• _Textauszug_
--- --- ---

2. Die Beklagten waren berechtigt, mit den Bescheiden vom 27.06.2006 die Beitragshöhe neu festzusetzen – und zwar nicht nur mit Wirkung für die Zukunft (a), sondern auch mit Wirkung für die Zeit ab 01.01.2006 (b).

a) Gemäß § 48 Abs. 1 Satz 1 Zehntes Buch Sozialgesetzbuch (SGB X) ist ein Verwaltungsakt mit Dauerwirkung mit Wirkung für die Zukunft aufzuheben, soweit in den tatsächlichen oder rechtlichen Verhältnissen, die bei seinem Erlass vorgelegen haben, eine wesentliche Änderung eintritt. Wesentlich bedeutet in diesem Zusammenhang rechtserheblich. Vorausgesetzt wird also eine solche Änderung, die zur Folge hat, dass die Behörde unter den nunmehr objektiv vorliegenden Verhältnissen den ergangenen Verwaltungsakt so nicht (mehr) hätte erlassen dürfen (siehe nur Steinwedel in: Kasseler Kommentar, § 48 SGB X Rn. 13, Stand Mai 2006).

--- --- ---

• _Datenblock_

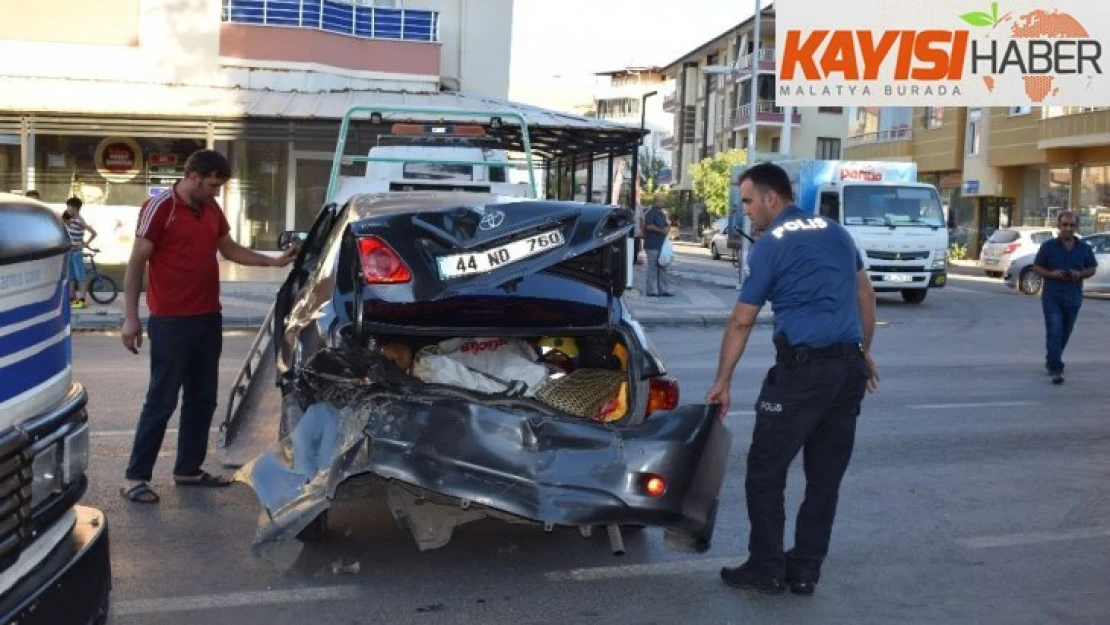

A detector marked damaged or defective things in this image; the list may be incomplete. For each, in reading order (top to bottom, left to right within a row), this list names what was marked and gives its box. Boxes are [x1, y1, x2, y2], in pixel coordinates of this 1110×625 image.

damaged dark sedan [220, 190, 732, 568]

--- --- ---

• _Aufgaben_
**A)** Schreiben Sie aus dem Textauszug die Stelle ab, die bei den Worten „a) Gemäß § 48“ beginnt und nach den Worten „Stand Mai 2006).“ endet.
**B)** Was bedeutet „wesentlich“ im Zusammenhang mit § 48 SGB X laut Textauszug?
Die Daten werden für die Bearbeitung nicht gebraucht.

• _Lösungen_
**A)**
a) Gemäß § 48 Abs. 1 Satz 1 Zehntes Buch Sozialgesetzbuch (SGB X) ist ein Verwaltungsakt mit Dauerwirkung mit Wirkung für die Zukunft aufzuheben, soweit in den tatsächlichen oder rechtlichen Verhältnissen, die bei seinem Erlass vorgelegen haben, eine wesentliche Änderung eintritt. Wesentlich bedeutet in diesem Zusammenhang rechtserheblich. Vorausgesetzt wird also eine solche Änderung, die zur Folge hat, dass die Behörde unter den nunmehr objektiv vorliegenden Verhältnissen den ergangenen Verwaltungsakt so nicht (mehr) hätte erlassen dürfen (siehe nur Steinwedel in: Kasseler Kommentar, § 48 SGB X Rn. 13, Stand Mai 2006).

**B)** Wesentlich bedeutet in diesem Zusammenhang rechtserheblich.